Sentii il tocco d’una mano, che m’accorsi non era né quella sua, né quella di Peggotty, e scivolai fino ai piedi del letto. Era quella del signor Murdstone, che me la tenne sul braccio, mentre diceva:
– Che significa tutto questo? Clara, amor mio, te lo sei dimenticato?... Fermezza, cara mia.
– Sono molto rattristata, Edoardo – disse mia madre. – Volevo essere ragionevole, ma sono così sconvolta!
– Davvero! – egli riprese. – Che mi fai sentire! Così presto, Clara!
– È doloroso sentirsi così proprio ora – rispose mia madre piagnucolando; – sì, è doloroso!

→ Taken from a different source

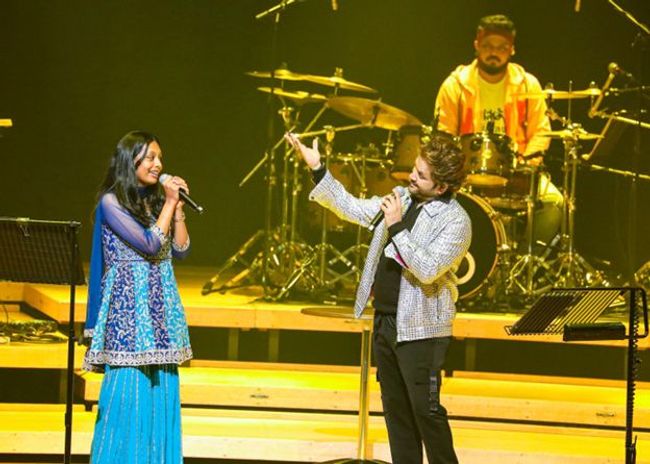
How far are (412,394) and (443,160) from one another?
0.92 m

Egli l’attrasse a sé, le bisbigliò qualche cosa nell’orecchio e la baciò. Compresi benissimo, quando vidi la testa di mia madre chinarsi sulla spalla di lui, e il braccio di lei toccargli il collo, compresi benissimo che egli poteva piegar la tenue natura di lei in quella forma che voleva, perfettamente come lo so ora.
– Vai da basso, amor mio – disse il signor Murdstone. – Davide e io verremo giù insieme. Cara mia – e fece una ciera oscura a Peggotty, dopo che mia madre se ne fu andata dalla camera, e l’ebbe congedata con un cenno e con un sorriso – conoscete il nome della vostra padrona?